Why did we go through all that? Osgood Perkins’s The Monkey not only captures that strange mismatch in tone but turns it up to the max. Until I read the OG story again this morning, I didn’t remember the story being gory, so I thought it a tad bit strange that the movie went as far as it did. Turns out, my memory was both right and wrong, because no, the story doesn’t depict a ton of real-life gory moments, but the monkey speaks to the young character in his head and tells him all sorts of gory, disgusting stuff. Perkins seemingly picked up on the darkly morbid comic glee of the monkey’s voice and ran with it.

Instead of the deaths caused by the monkey just being accidents like they were in the story, the film revels in machinations of dismemberment and mayhem. This is quite reminiscent of the way deaths occur in the Final Destination series, but done here with a playful reckless abandon. But, just like the story, the movie still tries to dial in that touching family tone as well. The movie is even MORE obviously a metaphor for trauma passed down from fathers to sons than the story is. Perkins took both aspects of the mixed tone and dialed them up. So, the tone is MORE uneven.

Everything about the film is the story on steroids. For example, the story features two young brothers, one sweet and one a little bit of a sass mouth, and two older brothers, the main character and his own brother. The movie dials that up by making the brothers twins, reducing it to one set of brothers, making the sweet one a comical push over, the sass mouth one a total bully, changing where in the lineage this relationship occurs, and exploring an aspect of conflict between them that the original story barely hints at. This serves to heighten the melodramatic tone that underpins and conflicts with the campy tone.

The more I think about this film, the more that I think this unevenness is not only intentional but brilliant. The choice to make the brother’s twins really stands out to me. I think one could easily read this film to be about Perkins himself. In my head, I can see how all the pieces fit.

Something horrifying is passed down from father to son; in this case, it is the legacy of horror that comes with being Anthony Perkins’s son. Then I can see the twins as two aspects of Osgood himself. I know that Theo James, who plays our main character, Hal Shelburn, is not a dead ringer for Osgood, but something about the casting feels like an indirect self-cast. These two twins then become aspects of Osgood’s personality, or perhaps different aspects of his creative ambitions.

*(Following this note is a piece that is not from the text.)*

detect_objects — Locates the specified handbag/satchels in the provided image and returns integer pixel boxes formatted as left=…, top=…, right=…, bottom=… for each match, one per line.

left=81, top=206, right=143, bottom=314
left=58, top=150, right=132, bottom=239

The soft-spoken Hal could represent an Osgood who no longer wants to live in the shadow of his father’s horror legacy (and perhaps has anxiety about his own children living in the shadow of the legacy he is currently creating), while the brash Bill could represent an aspect of Osgood that wants to lean full bore into the mayhem. These two aspects of the twin pair also represent the conflicting tones of the movie. One of the final moments of sincerity between the brothers is undercut by mayhem, which mirrors the ending of the movie itself. This may speak volumes about Osgood’s own journey of deciding exactly how to do this movie.

Anyway. This was supposed to be a movie review, not an analysis.

The cinematography is fun. The actors do wonderfully at nailing the crazy tone. Tatiana Maslany is a standout as Lois Shelburn. There is a certain menace and yet tenderness she brings to the role as the young twins’ mother, and it is a shame that we do not get more of her. I also loved Rohan Campbell’s slacker metalhead character.

This is by no means a perfect movie. It is, at best, an elevated B-movie that has a certain kind of brilliance. The plot is thin, and some of the details don’t exactly add up. It slows down in the middle, and I thought the ending was kind of silly. Regardless of this, it is still a lot of fun. I laughed many times. The main thing that I want to leave you with in this review is this: If any of this sounds fun to you, go see it in the theater, or if you are going to wait to watch it at home, watch it with a couple of friends, because it feels like it was designed to be enjoyed with a group. I had just as much fun with the other audience member reactions as I did with the movie itself.